PAGE EXCERPT:
────────

Hi @cjablonski76. Thanks for reaching out and for your question. The Service Bus processor is designed to be highly resilient to errors and will automatically recover from transient errors and continue processing. It does not automatically stop under any normal circumstances unless your process crashes. So long as IsProcessing returns true, the processor is running and actively attempting to receive messages. Any errors that it encounters, whether part of the internal infrastructure or in your processing handler, are surfaced to the error handler. If the flag is set and your error handler is not being pinged, then the processor is running, healthy, and looking for messages.

As it is working, the processor emits tracing data that follows the Open Telemetry Messaging specification, which can be collected using any OTel tooling, such as the Azure Monitor Open Telemetry Exporter package. If you're looking for low-level instrumentation, the Azure SDK logs emit data for every service operation and its result as well as client state. As you appear familiar with those, I'll leave out the details.

────────

WORK TO BE COMPLETED: Can you rewrite the reply about the Service Bus processor, starting with "As it is working, the" and going on through "out the details.", with "tracing data" renamed to "trace telemetry"?

INFORMATION SUPPLIED:
────────

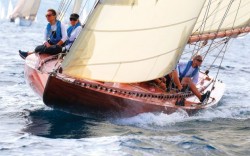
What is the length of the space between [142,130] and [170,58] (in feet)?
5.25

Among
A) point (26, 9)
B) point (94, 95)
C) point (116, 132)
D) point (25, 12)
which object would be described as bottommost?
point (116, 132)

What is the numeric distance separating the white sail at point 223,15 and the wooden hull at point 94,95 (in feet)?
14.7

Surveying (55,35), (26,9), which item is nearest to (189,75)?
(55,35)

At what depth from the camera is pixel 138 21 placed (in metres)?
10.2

────────

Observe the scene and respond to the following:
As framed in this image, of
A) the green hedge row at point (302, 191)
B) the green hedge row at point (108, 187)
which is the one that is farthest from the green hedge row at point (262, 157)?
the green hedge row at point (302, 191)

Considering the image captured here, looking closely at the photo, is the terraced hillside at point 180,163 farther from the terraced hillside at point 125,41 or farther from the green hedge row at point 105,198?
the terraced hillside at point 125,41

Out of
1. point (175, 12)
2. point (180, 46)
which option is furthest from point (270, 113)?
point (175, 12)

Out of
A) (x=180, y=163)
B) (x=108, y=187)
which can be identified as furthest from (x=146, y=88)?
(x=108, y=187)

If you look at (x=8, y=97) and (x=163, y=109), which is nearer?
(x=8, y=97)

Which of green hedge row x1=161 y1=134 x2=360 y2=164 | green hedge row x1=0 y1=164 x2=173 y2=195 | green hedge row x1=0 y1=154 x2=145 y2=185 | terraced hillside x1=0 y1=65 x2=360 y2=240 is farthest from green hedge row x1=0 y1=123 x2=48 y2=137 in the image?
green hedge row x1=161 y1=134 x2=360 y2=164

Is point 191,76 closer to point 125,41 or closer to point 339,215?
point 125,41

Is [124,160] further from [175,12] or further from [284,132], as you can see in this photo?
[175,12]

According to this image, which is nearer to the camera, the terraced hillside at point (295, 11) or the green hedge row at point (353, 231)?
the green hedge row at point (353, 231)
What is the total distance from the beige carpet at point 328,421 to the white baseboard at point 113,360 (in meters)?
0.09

────────

FINISHED TASK:
As it is working, the processor emits trace telemetry that follows the Open Telemetry Messaging specification, which can be collected using any OTel tooling, such as the Azure Monitor Open Telemetry Exporter package. If you're looking for low-level instrumentation, the Azure SDK logs emit data for every service operation and its result as well as client state. As you appear familiar with those, I'll leave out the details.